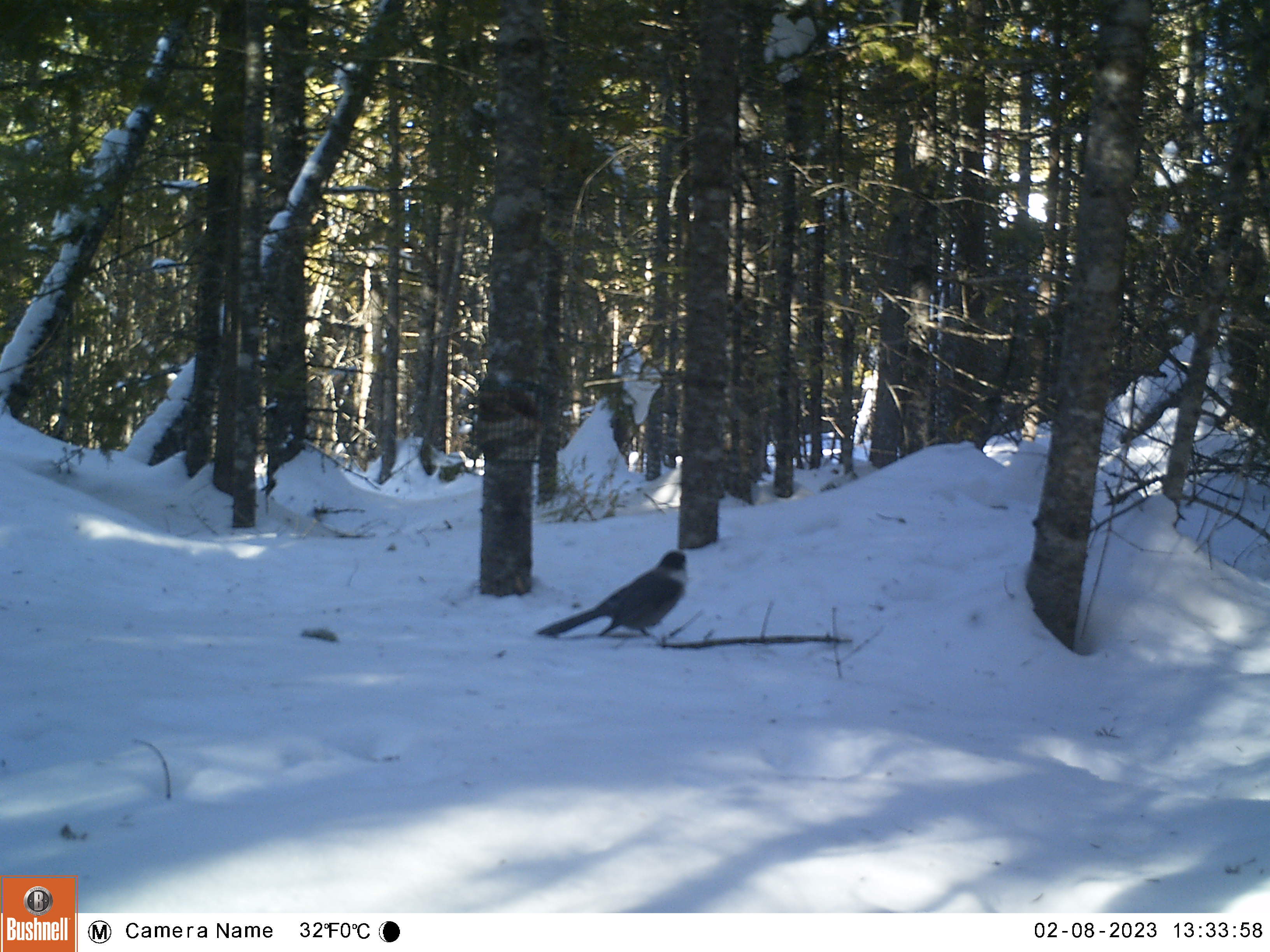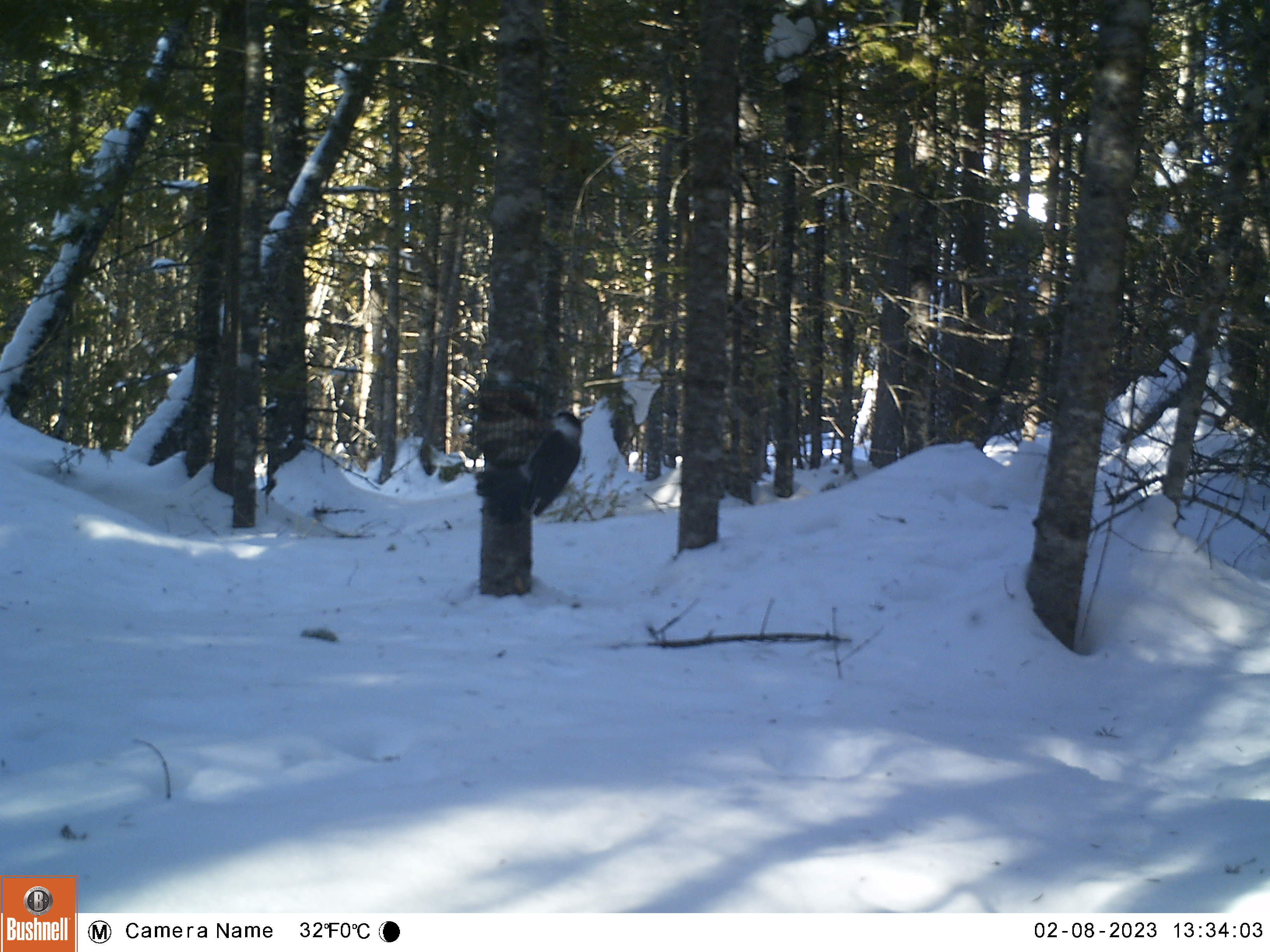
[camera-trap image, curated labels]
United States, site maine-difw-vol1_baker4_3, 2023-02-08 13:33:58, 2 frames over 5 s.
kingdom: Animalia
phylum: Chordata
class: Aves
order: Passeriformes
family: Corvidae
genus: Perisoreus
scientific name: Perisoreus canadensis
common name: canada jay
Canada jay (Perisoreus canadensis).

## Exercise
Everything in the records above is to be copied exactly, except the pictures.

## Solved problem
[camera-trap image, curated labels]
United States, site maine-difw-vol1_baker4_3, 2023-02-08 13:33:58, 2 frames over 5 s.
kingdom: Animalia
phylum: Chordata
class: Aves
order: Passeriformes
family: Corvidae
genus: Perisoreus
scientific name: Perisoreus canadensis
common name: canada jay
Canada jay (Perisoreus canadensis).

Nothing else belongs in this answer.